**YOUR INSTRUCTIONS:** Once the pictures are set aside, copy the data below exactly as it stands.
(Beginning of RECORDS FOR THIS EXERCISE)
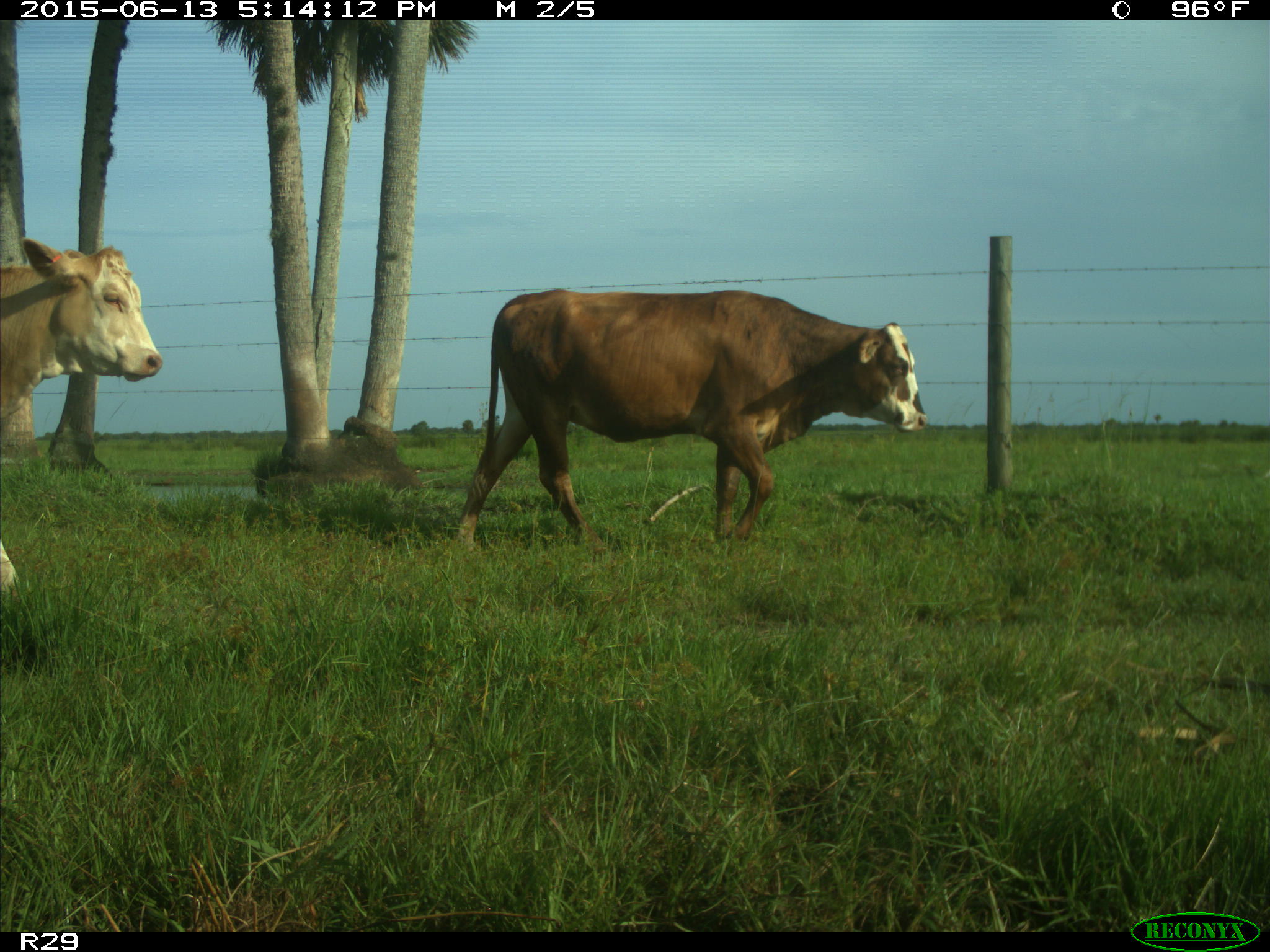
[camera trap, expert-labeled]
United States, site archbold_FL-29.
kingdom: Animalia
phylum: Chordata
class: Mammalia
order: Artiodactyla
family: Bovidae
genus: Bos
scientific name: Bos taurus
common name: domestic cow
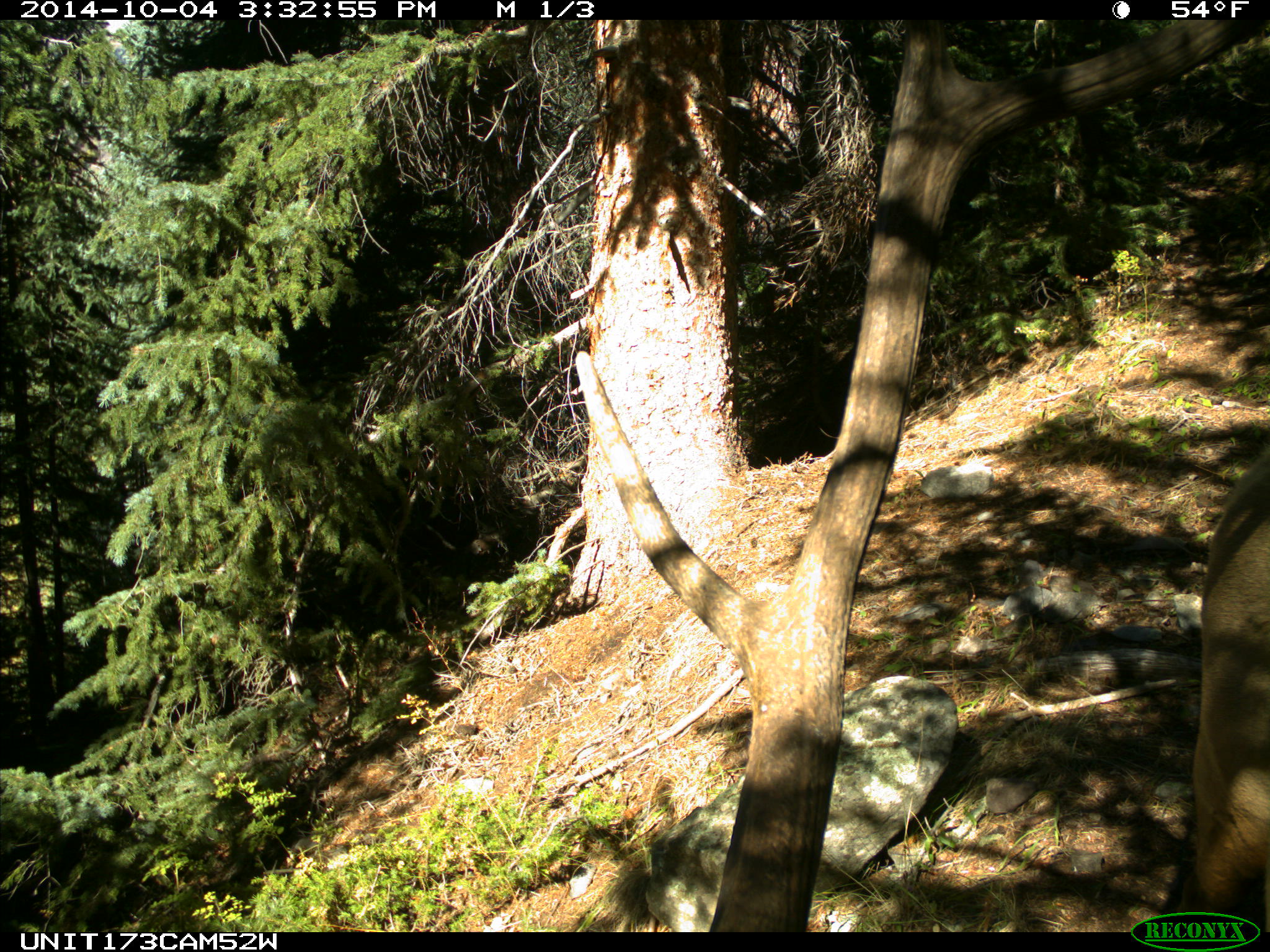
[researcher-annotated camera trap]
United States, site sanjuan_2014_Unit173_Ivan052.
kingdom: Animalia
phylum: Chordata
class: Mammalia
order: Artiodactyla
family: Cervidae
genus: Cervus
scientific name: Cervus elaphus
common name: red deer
(End of RECORDS FOR THIS EXERCISE)
**EXPECTED ANSWER:**
[camera trap, expert-labeled]
United States, site archbold_FL-29.
kingdom: Animalia
phylum: Chordata
class: Mammalia
order: Artiodactyla
family: Bovidae
genus: Bos
scientific name: Bos taurus
common name: domestic cow
[researcher-annotated camera trap]
United States, site sanjuan_2014_Unit173_Ivan052.
kingdom: Animalia
phylum: Chordata
class: Mammalia
order: Artiodactyla
family: Cervidae
genus: Cervus
scientific name: Cervus elaphus
common name: red deer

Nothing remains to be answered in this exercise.